One previously unknown limitation of being stuck on a tiny island in the middle of the ocean?

There was nowhere to hide when you'd just embarrassed yourself more than you thought humanly possible.

It wasn't enough that she'd literally thrown herself at Moss and munched on his face instead of kissing him normally. Oh no. Then she had to go and throw a pity party so that Moss—the guy she'd bitten on the mouth— went and felt sorry for her.

Worst of all, she'd gotten perilously close to revealing the truth about herself.

Revealing one terrible betrayal would have been enough, surely. She didn't need to go on and almost tell him about Eloise.

Cold gripped her. For one brief moment, she thought her shark was rising to the surface inside her—but one mental glance behind her put paid to that idea. It was nowhere in sight.

As usual.

But it gave her an idea. There was one way she could get some time to let all her embarrassment boil off. Somewhere she would have privacy even inside her own head.

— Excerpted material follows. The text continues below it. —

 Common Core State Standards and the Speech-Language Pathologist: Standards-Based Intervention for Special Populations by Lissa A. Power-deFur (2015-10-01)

She found Moss down by the spring, refilling one of the more waterproof kelp bags. Her stomach lurched slightly at the sight. How long did he expect them to be stuck here?

Better to be a prepared pessimist than an optimist proved wrong, she thought. Maggie jumped down off her shoulder and scampered over to the spring, eyeing the kelp bag with the calculating expression of a tiny dragon who wanted to test how good her claws were at puncturing things.

"Ready for breakfast?" Moss asked. "Hope you're not sick of mussels. If you are, though, I was thinking of trying something with the seaweed. I've got a reputation to uphold, you know. Wouldn't look good if we got rescued and it got out I hadn't invented some cutting-edge new survivalist dish."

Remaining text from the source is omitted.